Barely noticable beyond the houses of Windermere, the trees begin to rise, starting a hill. I crossed the main road and past the sign pointing me onto the Orrest Head footpath, at this point a minor road leading gradually up. There are houses on either side, chatting walkers coming down. A giant scarred patch shows where a house has begun to be built, a ditch drawing water away from the inevitable September rain.
The road rises into the woods. Dry-stone walls mark one side, flowing with lush green moss much older than the houses. There are ferns on the muddy bank, polypody in the walls and pink flowers among the moss. Where the road bends, paths cut the corners. Not planned paths, but simply where people have found the quickest route.
One such path passes next to a garden fence. on one side clean-cut grass and neat edges, on the other a riot of bracken, and dark yews like monstrous friendly shadows of themselves. As I leave the houses behind a chainsaw starts up ahead. Two men are slightly down the hill, felling trees. There are piles of rhododendron, slain and left next to the wall. I can’t see what species they are cutting down, but I hope it is one of the few alien conifers still visible among the oaks.
The trees are fighting off autumn, showing the first signs of turning; the oak and ash with bits of yellow or faded green. I pass a beech with ravaged leaves, all covered in tiny holes with their edges brown and dead.
Windermere appears, the lake that is, rather than the town, and I remember where I am. Walking up a road through a shrinking woodland feels like anywhere. Beyond the water is the forest, the conifers of Grizedale, and beyond them the sky, grey and changing.
Towards the summit there is a gate, and on either side large embedded stones with inscriptions. The one on the left is a dedication, to a local landowner who was good enough to leave Orrest Head to ‘the people’. If you look on a map today you will see what this means. The hill summit is a beige island of open access land surrounded by the white of private farms. Here we can wander at will, play in the woods and make our own paths; but it is still an island.
Along the following section of path the low trees crowd in, red berries of rowan and hawthorn bright against the fading green. And then rock, furrowed and wrinkled by time and countless boots. The summit is a minature Lake District, an outcrop among the trees, speckled with puddles.
I passed the surrounding benches and sat on the very top, on the stone seat fixed so firmly to the rock it could have been part of it. Now above the trees the land is revealed, the view spreading over Windermere and away to the high fells.
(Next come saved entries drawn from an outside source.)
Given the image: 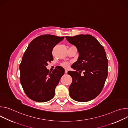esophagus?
Segmentation results:
<instances>
[{"instance_id":"obj_1","label":"esophagus","mask_w":128,"mask_h":128,"mask_svg":"<svg viewBox=\"0 0 128 128\" xmlns=\"http://www.w3.org/2000/svg\"><path fill=\"white\" fill-rule=\"evenodd\" d=\"M67 72H68V70H67V69H65V74H67Z\"/></svg>"}]
</instances>
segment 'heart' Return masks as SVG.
<instances>
[{
    "instance_id": "obj_1",
    "label": "heart",
    "mask_w": 128,
    "mask_h": 128,
    "mask_svg": "<svg viewBox=\"0 0 128 128\" xmlns=\"http://www.w3.org/2000/svg\"><path fill=\"white\" fill-rule=\"evenodd\" d=\"M61 65L65 68H68L69 66V64L68 62H63L61 64Z\"/></svg>"
}]
</instances>
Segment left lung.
Here are the masks:
<instances>
[{"instance_id":"obj_1","label":"left lung","mask_w":128,"mask_h":128,"mask_svg":"<svg viewBox=\"0 0 128 128\" xmlns=\"http://www.w3.org/2000/svg\"><path fill=\"white\" fill-rule=\"evenodd\" d=\"M67 41L76 46L79 53L78 61L69 71L72 82L69 88L71 98L78 102H87L101 93L108 75V60L105 50L90 35L66 36ZM73 64V65H74ZM83 71L84 76L80 74Z\"/></svg>"}]
</instances>
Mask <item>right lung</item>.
<instances>
[{
  "label": "right lung",
  "mask_w": 128,
  "mask_h": 128,
  "mask_svg": "<svg viewBox=\"0 0 128 128\" xmlns=\"http://www.w3.org/2000/svg\"><path fill=\"white\" fill-rule=\"evenodd\" d=\"M64 38L50 34L40 35L30 43L25 52L19 67L20 82L31 100L45 102L54 97L65 70L58 66L51 72L46 67L53 60V48Z\"/></svg>",
  "instance_id": "1"
}]
</instances>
Wetherlam and the Old Man of Coniston are in the clouds, and the fells out west are quickly being consumed, the Langdale Pikes lonely survivors beneath the grey. Gusts of wind came in from the south-west, that favourite approach of our wet weather. The sky is all grey, but a hundred different colours of storm-grey. Tonight is due the first named storm of the year, Aileen, and its forerunner clouds are making their mark.
This view is famous as the first sight Wainwright had of the Lake District. When only 23, transfixed by the lake and the fells beyond, here started a lifelong love that led to all his guidebooks. We can thank Orrest Head, and the good weather of that day, for helping people out of their houses and into the hills, aided by his meticulous description and drawings.
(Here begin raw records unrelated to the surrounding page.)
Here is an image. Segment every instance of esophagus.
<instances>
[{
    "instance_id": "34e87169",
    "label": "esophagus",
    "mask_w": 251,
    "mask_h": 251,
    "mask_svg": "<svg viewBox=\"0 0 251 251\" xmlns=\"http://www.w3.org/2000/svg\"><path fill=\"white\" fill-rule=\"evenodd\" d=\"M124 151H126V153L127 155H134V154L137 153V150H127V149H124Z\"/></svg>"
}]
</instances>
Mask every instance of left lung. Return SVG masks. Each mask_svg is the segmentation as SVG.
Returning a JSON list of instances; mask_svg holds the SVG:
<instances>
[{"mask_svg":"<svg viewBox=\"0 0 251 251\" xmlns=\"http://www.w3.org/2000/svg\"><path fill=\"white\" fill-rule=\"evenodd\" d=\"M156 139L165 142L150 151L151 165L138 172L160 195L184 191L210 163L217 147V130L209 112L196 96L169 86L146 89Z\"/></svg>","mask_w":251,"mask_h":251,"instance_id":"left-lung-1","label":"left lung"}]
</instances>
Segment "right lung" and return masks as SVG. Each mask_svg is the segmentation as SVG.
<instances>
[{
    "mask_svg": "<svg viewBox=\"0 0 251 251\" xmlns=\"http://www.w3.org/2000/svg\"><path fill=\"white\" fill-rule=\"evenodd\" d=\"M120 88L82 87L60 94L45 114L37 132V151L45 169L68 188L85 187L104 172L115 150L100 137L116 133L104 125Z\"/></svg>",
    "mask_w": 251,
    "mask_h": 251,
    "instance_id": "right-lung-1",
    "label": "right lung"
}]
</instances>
It is hard to imagine now, with the dozens of guidebooks to the mountains, and the ability to search the internet for photographs and route descriptions, what it must have been like to not know. Not know how many fells there would be to find, to have to track down information. I wonder if he stood at this very spot and picked a hill to climb first. The Langdale Pikes, that great knuckle rising in the distance, must have drawn on his itchy feet. How would we feel today to do the same, to stand on a hill looking over a hundred others and to choose one by sight rather than height, or access, or whether you have the right map. What a feeling that must be.
It was then I really noticed the benches. The summit was covered in them. From where I sat I could see seven in total, all gazing in various directions from south to north-west, but all angled so that by looking straight ahead, no other bench was in view. I imagined seven couples up here, watching the view and pretending they were alone.
I got up to walk around the summit area as the wind picked up. The air smelt of rain. Down a small drop, just before the tree line, were two more benches, looking south-west into the weather and invisible from the others. The whole set-up felt like a defensive look-out post, like those Iron Age forts on hills that command a view of the landscape. But defence is the wrong word. The benches stand here so that you can sit and see the view, but also so you can present yourself to the landscape. To ask if you are allowed to go further, to feel the wind, rain and sun of the Lake District before a lifetime of wandering. They are the alters on which people offer themselves.
The clouds sank further on Wetherlam. I began to walk down, stopping briefly in the calm of the wood to admire an oak; taking the most direct route, cutting all the corners. Partly to stick two fingers up to the road, and partly because I had just remembered I’d forgotten to pay for parking.
Back among the houses of the lower hill I heard the chainsaw again. Then the crack, crash and thud of a tree falling.